The neat houses are only marked out as exceptional by the front gardens where children's toys lie about, an open invitation to the light-fingered. Ditto the bicycles apparently abandoned on verges by the roadside.
But the residents have good reason to be trusting about possessions left outdoors. They live in a community that never sleeps and potential thieves have no escape.
This is the edge of nowhere, there are no passers-by in the ordinary sense and the only way forward is into the waves. One other thing makes this neighbourhood unique. It's the men who are the stay-at-homes.
We are at a lifeboat station which like no other - the only one out of the 232 situated around our coasts that has a full crew of paid employees who live on the base. It is the only way to organise the Humber boat so it operates effectively.
Spurn is the wisp of land that arches out improbably into the sea and here at its remote tip seven men and their families have opted for isolation in order to be on the spot when danger arises.
One of them is Dave Steenvoorden, a Grimsby fisherman with a Dutch name known to everyone as Spanish. He used to work on fishing boats from Spain in the days when they required a British crew if fishing in our waters.

--

Objectives
(a) From the passage on the Spurn lifeboat station, reproduce the stretch from "The neat houses" through "by the roadside.".
(b) List every place name used in the Spurn lifeboat passage, including any that appears as part of another name.
(c) For each statement, say whether the Spurn lifeboat passage agrees, and quote the words that settle it. (i) The station's crew are paid employees who live on the base. (ii) In this community it is the women who stay at home. (iii) Dave Steenvoorden is known to everyone as Spanish.

--

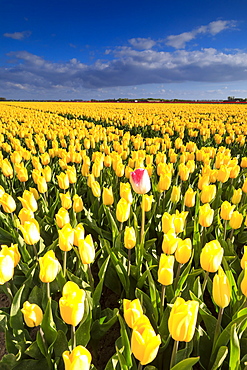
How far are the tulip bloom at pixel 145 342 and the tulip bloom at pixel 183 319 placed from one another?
126 mm

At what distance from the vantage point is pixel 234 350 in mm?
1247

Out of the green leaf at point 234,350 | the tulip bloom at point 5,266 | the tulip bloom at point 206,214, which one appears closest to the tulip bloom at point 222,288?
the green leaf at point 234,350

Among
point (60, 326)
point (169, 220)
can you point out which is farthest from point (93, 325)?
point (169, 220)

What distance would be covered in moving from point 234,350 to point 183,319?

--

Answers to the tasks
(a)
The neat houses are only marked out as exceptional by the front gardens where children's toys lie about, an open invitation to the light-fingered. Ditto the bicycles apparently abandoned on verges by the roadside.

(b) Humber, Spurn, Grimsby, Spain

(c)
(i) Yes: "has a full crew of paid employees who live on the base"
(ii) No: "It's the men who are the stay-at-homes."
(iii) Yes: "known to everyone as Spanish"